Data61 CEO says Australia poised to lead the digital revolution

40 per cent of jobs to go over next decade and a half

Data61 CEO Adrian Turner has warned that the ‘fourth industrial revolution’ will destroy 40 per cent of Australian jobs over the next 15 years but says he is confident that new jobs will emerge to replace them. However he concedes it will be a case of under-employment rather than full employment.

Delivering a presentation titled People in the Future of Work at Gartner’s Data and Analytics Summit in Sydney, Turner said: “New jobs will be created, make no mistake. It will be jobs that require a lot of dexterity.”

He suggested also that technology would create new roles just as it destroyed roles.

“You see keyboard operators declining massively but people moving into higher roles in accounting,” the Data61 CEO said. You see it in photography. You see a decline in developers and printers but an amazing explosion in creativity as more people get into digital photography. You see the number of print workers declining and the number of graphic designers growing.”

Turner said the world was on the brink of a fourth industrial revolution. “It is exemplified by cyber physical systems: people interacting with things. People call it the Internet of Things, the Industrial Internet of things, but it is much more than all that… We are moving to a world dominated by platforms and by platform economics.”

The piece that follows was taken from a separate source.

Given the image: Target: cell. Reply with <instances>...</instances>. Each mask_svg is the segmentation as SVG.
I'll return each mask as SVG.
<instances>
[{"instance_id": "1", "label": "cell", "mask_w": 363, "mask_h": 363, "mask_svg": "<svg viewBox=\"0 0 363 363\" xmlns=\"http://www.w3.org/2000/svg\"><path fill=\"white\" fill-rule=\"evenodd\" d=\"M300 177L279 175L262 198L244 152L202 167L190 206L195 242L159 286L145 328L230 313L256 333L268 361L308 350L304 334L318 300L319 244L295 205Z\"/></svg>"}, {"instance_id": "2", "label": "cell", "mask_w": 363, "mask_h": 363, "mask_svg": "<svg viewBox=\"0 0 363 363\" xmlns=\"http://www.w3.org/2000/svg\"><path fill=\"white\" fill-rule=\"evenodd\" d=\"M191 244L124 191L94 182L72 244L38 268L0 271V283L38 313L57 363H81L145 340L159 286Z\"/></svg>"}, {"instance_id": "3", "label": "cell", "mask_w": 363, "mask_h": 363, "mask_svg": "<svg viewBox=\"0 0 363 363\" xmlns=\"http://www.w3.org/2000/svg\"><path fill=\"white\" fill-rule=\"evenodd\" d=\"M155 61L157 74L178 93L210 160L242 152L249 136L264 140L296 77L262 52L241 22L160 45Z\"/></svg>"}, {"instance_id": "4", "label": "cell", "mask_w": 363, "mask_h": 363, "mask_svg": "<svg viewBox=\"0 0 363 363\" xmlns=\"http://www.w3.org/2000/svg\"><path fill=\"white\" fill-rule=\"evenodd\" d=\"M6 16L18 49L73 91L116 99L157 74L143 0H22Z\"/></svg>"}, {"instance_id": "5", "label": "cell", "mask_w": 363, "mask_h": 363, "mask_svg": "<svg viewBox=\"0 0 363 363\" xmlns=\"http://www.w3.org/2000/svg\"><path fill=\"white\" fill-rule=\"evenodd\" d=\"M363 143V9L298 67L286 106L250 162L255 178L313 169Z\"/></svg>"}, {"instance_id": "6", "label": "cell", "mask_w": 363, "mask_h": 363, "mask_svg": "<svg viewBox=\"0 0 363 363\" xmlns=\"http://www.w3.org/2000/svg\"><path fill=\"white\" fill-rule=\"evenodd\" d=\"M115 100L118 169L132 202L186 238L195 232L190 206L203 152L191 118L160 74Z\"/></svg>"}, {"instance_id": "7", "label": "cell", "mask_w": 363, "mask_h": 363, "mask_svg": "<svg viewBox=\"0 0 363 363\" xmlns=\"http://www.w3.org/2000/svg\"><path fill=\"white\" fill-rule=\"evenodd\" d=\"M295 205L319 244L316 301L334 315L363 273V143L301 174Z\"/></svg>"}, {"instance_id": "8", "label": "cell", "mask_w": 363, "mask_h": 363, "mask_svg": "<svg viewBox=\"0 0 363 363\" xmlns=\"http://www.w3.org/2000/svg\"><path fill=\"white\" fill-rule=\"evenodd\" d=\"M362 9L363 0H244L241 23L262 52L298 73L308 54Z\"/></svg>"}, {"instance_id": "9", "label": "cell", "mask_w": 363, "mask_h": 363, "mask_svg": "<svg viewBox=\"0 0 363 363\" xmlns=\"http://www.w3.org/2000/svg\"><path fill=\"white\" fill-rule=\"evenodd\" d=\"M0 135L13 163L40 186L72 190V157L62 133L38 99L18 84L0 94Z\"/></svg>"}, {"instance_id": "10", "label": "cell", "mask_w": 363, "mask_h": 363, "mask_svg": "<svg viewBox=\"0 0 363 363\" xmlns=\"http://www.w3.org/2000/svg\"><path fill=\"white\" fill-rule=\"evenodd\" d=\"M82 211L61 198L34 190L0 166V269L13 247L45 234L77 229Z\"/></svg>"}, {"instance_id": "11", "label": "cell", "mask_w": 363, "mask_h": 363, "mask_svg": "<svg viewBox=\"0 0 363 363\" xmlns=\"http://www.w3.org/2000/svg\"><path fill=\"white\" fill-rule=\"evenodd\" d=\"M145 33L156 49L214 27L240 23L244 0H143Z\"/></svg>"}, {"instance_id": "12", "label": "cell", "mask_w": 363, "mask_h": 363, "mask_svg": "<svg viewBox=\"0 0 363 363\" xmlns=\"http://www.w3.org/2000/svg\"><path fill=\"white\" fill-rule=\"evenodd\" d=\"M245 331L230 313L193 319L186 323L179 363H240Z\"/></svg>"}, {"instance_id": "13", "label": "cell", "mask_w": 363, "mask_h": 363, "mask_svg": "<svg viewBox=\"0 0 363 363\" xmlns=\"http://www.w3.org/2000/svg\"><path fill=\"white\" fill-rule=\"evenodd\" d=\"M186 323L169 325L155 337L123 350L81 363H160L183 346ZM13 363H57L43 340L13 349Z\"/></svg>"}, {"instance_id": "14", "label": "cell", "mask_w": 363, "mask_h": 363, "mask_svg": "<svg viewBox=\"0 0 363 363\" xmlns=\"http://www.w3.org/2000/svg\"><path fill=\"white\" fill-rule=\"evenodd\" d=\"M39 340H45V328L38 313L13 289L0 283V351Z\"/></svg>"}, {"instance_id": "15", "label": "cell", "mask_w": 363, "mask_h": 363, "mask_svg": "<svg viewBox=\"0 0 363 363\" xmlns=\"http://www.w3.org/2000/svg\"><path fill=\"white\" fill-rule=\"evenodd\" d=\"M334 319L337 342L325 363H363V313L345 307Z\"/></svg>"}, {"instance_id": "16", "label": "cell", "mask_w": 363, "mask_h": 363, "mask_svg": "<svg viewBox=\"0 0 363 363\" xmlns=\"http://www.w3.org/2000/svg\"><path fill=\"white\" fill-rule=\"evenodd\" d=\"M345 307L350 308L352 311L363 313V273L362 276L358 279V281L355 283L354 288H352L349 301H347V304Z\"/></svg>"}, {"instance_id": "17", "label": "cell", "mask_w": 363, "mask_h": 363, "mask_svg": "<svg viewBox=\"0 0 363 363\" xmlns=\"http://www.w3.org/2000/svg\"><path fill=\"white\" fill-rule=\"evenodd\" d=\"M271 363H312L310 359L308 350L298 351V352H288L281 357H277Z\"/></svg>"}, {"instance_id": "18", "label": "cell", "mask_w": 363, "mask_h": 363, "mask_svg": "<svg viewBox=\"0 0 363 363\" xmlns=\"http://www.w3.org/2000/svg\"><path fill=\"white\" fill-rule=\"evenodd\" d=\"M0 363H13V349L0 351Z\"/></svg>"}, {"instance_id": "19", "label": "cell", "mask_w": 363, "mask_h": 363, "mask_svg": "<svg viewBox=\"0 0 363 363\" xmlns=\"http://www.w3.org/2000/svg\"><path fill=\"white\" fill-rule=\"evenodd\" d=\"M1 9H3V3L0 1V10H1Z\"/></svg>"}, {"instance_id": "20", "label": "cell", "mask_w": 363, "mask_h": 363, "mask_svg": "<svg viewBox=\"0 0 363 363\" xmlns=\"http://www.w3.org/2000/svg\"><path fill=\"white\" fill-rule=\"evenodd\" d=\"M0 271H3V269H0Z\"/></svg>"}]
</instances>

He pointed out that, in 2016, the top five publicly traded companies in the US were all platform companies: Apple, Alphabet (Google), Microsoft, Facebook and Amazon whereas in 2005 there had been only one, Microsoft.

Platforms, he said, were naturally monopolistic and able to scale very fast. “There is a one way flow of value underpinned by data. The platform is creating the tools and rules to enable others to create value. Facebook is the largest media company despite producing no content.”

Rather than fear these changes, Turner said Australia should recognise that it is well placed to lead. “There are enormous opportunities for new industries and we think that Australia is in a prime position to lead a whole range of new industries because of the size of our economy, the quality of our universities and our smart people. We have incredibly smart people in this country.”

He listed five industry sectors that he said Australia should concentrate on as providing the best opportunities: precision medicine, automated regulation, digital currency, food provenance and real-time freight tracking.

Turner said precision medicine could be a ‘moon shot’ for Australia. “The whole healthcare system will be completely upended. We will move from a crisis interrupt driven healthcare system to one that nudges and collects data passively about us so that when we go and talk to a medical professional it will be a different type of conversation and it will spawn a whole lot of new industries. It will reshape our quality of live and length of life.

He said Data61 was close to commercialising an automated regulation product. “We are applying machine learning and analytics to regulation and law. We can understand any piece of regulation or law, break it down into machine-readable graphics and expose all that through a series of APIs. We are already trialling it in multi jurisdictional trade.”

And he said Australia had a world lead in block chain, likely to underpin digital currencies.“Australia has an overweight of people working on block chain relative to the other parts of the world and we have been asked to chair the internationals standards work on block chain.”

He said Australia needed to ensure the provenance of its agricultural products if it wanted to extract maximum export value. “If we want to command a premium for our agricultural products we have to be assert that they are Australia. Today 50 per cent of Australia’s meat exports are being switched out for inferior products.”

Turner concluded: “We have an opportunity to create the future and to lead and create new jobs and there is no reason whey we should not do it. The economics of some of these platforms are completely different for the leader versus the follower we have all the smarts to go after them. We should embrace this change not fear it.”

However some of his colleagues at Data 61 are less bullish about Australia’s prospects. Dr Stefan Hajkowicz, a principal scientist in Data61’s Strategy and Foresight team, told Computerworld in January that Australian industry and governments were being slow to recognise and respond to the changes taking place.

“Australia seems to standing on the sidelines and watching this game called digital and being amused by it but not diving in,” he said.

“Australian industry and governments are still by and large bystanders in the digital revolution. They are not jumping into it and putting skin into the game as other countries are.”